CommRad: Context-Aware Sensing-Driven Millimeter-Wave Networks

TL;DR

CommRad leverages a collaborative radar and radio sensing framework to enhance millimeter-wave network robustness and throughput in dynamic environments by tracking users and maintaining directional links despite blockages.

Contribution

This paper introduces a novel sensing-driven approach combining radar and wireless communication to improve mmWave link stability and performance in mobile scenarios.

Findings

2.5x median throughput improvement over baseline

Effective user tracking in obstructed scenarios

Robust high-throughput links maintained in dynamic environments

Abstract

Millimeter-wave (mmWave) technology is pivotal for next-generation wireless networks, enabling high-data-rate and low-latency applications such as autonomous vehicles and XR streaming. However, maintaining directional mmWave links in dynamic mobile environments is challenging due to mobility-induced disruptions and blockage. While effective, the current 5G NR beam training methods incur significant overhead and scalability issues in multi-user scenarios. To address this, we introduce CommRad, a sensing-driven solution incorporating a radar sensor at the base station to track mobile users and maintain directional beams even under blockages. While radar provides high-resolution object tracking, it suffers from a fundamental challenge of lack of context, i.e., it cannot discern which objects in the environment represent active users, reflectors, or blockers. To obtain this contextual awareness, CommRad unites wireless sensing capabilities of bi-static radio communication with the mono-static radar sensor, allowing radios to provide initial context to radar sensors.
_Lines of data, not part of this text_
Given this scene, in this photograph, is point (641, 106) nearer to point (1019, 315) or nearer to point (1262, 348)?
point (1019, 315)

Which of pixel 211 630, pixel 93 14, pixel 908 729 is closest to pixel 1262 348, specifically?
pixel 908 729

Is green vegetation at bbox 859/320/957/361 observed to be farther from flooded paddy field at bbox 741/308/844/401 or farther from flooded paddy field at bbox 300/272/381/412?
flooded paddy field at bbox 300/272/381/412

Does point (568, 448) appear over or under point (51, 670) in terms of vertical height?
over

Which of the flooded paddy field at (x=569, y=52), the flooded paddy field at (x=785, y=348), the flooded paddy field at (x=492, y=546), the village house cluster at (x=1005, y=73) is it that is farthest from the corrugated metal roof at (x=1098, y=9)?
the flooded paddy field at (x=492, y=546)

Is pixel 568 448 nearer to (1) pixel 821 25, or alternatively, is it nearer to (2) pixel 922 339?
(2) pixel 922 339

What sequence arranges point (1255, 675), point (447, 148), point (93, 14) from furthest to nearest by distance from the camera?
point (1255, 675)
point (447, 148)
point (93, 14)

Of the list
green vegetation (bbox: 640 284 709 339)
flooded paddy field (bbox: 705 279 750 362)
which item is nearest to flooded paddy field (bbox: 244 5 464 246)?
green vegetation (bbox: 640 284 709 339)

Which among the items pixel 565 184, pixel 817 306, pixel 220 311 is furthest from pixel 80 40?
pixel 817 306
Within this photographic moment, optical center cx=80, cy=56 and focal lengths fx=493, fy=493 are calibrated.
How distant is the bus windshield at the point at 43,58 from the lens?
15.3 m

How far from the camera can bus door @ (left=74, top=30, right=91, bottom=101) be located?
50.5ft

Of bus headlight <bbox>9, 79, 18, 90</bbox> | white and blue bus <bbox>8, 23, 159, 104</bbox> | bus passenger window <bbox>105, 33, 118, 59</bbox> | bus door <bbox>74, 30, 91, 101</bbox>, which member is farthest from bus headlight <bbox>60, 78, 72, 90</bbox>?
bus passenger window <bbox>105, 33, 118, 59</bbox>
Subsequently, the radar aids in user tracking and sustains mobile links even in obstructed scenarios, resulting in robust and high-throughput directional connections for all mobile users at all times. We evaluate this collaborative radar-radio framework using a 28 GHz mmWave testbed integrated with a radar sensor in various indoor and outdoor scenarios, demonstrating a 2.5x improvement in median throughput compared to a non-collaborative baseline.